Do you find that your child is forgetful? Are they unorganized? Not open to trying new things? These are all examples of bad habits that you definitely don’t want your child to develop.
You may not realize it, but these habits shape how your child functions both socially and academically. That’s why it’s important that your child develops good habits early on.
Don’t worry if your child has already developed a few bad habits of their own. Bad habits are definitely breakable! Fortunately your child has loads of time to develop good habits before college. Here are 6 good habits to build for college.
1. Planning Ahead
The brain can only handle so much at once, and when you’re overloaded with things to remember, life can get pretty stressful. Stress leads to withdrawal, withdrawal leads to missing/late/poor assignments, and before you know it your grades are slipping!

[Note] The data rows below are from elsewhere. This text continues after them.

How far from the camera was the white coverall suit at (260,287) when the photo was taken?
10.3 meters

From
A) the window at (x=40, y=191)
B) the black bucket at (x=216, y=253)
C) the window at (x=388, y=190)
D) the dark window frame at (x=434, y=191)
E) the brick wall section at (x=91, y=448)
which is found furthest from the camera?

Here are a few helpful tips that are sure to make your child a better planner!
Buy a Planner
Buy your child an academic planner, sit down with them and help them write down all of their important due dates for assignments, papers, tests and quizzes. If you don’t want to go out and buy an academic calendar for your child, they can just use the calendar in their mobile phone, or one of the many great online calendar apps–we recommend Google Calendar.
Write Everything Out
Get your child used to making lists. At the beginning of each day, have them write out everything they need to accomplish that day, whether it be studying for a quiz or finishing their math homework. Your child will soon learn that lists are academic life preservers!
Prioritize Your Tasks
Does your child have a quiz tomorrow? Then they probably don’t need to be working on that project that isn’t due for another week.
Teach your child about prioritization! Assignments due in one or two days should always be their top priorities. Once they finish these assignments, then they can start working on that project that’s due later.
Break Down any Big Tasks into Smaller Tasks
Studying for huge exams and writing big 12-page research papers can be scary and difficult to plan for, but when you break these big tasks into smaller tasks I promise they’ll seem much less daunting.
Got a big paper? Try breaking it down like so…
- Find 6 relevant sources
- Outline paper
- Draft thesis
- Complete rough draft
- Work on final draft
- Write bibliography
Now, that wasn’t so hard, was it?
2. Challenging Yourself
College is all about new opportunities! A smart student can cruise through classes and earn A’s, but are they really getting the most out of it? Here are a few tips that are bound to help teach your child to challenge themself.
Take Some Challenging Classes
Even if your child doesn’t need organic chemistry or physics to graduate, it never hurts to branch out! These sorts of challenging classes will expose your child to new fields of study and teach them about hard work and discipline.
Encourage Them to Talk to Their Teachers
Teachers LOVE feedback. If your child wants something more out of a class, they should tell them. If they don’t understand something, they should ask them. They’re there for THEM.
Participating in Class
Seems like a no-brainer, but again, really bright kids are oftentimes glued to their phones or talking during class. After all, they can just do the reading later, right?
Yes, technically, but the benefits of in-class discussion cannot be replaced. I’m sure your child will find that the more they participate in in-class discussion, the more they get out of their classes.
3. Being Open to New Things
Encourage your child to branch out and try EVERYTHING. Has your child ever been on a sports team? Have they ever played an instrument? Well, there’s a first time for everything!
The more they explore their interests, the more likely they are to find something they’re really interested in–this can be super helpful when deciding a college major.
Nothing ventured, nothing gained!
4. Surrounding Yourself with Smart People
It’s like they always say! You are the average of the five people you spend the most time with.
Want your child to be bright, hardworking and polite? Encourage them to hang out with other hardworking, intelligent classmates! Obviously you can’t pick their friends for them, but they can tell whether or not you like their friends.
5. Listening to Your Body
Maintaining good health is of the upmost importance at all stages of your child’s life.
Is your child exhausted all the time? Maybe they need an earlier bedtime.
Are they hungry all the time? Maybe they’re not getting enough food, OR the right food.
Are they stressed or cranky? Maybe their workload is too hefty.
Regardless of what’s wrong with your child, you will notice the signs. It’s important that both you and your child recognize these signs and take action to improve their lifestyle.
6. Knowing How YOU Learn
Everyone learns a bit differently. Some people are visual learners, while others are auditory learners. It’s important that your child recognizes what type of learner they are. This sort of knowledge can be beneficial to them in class AND when they’re studying at home.
Building good habits can be tough, but once your child does these six things for a couple months, they’re good to go! Let’s do a quick recap of all the great habits we talked about:
- Planning ahead
- Challenging yourself
- Being open to new things
- Surrounding yourself with smart people
- Listening to your body
- Knowing how YOU learn
There you go! If your child develops these habits, they’re bound to be successful in college. Even if your child forgets to turn things in every now and then, don’t freak out! I’m sure they’ll do just fine in college.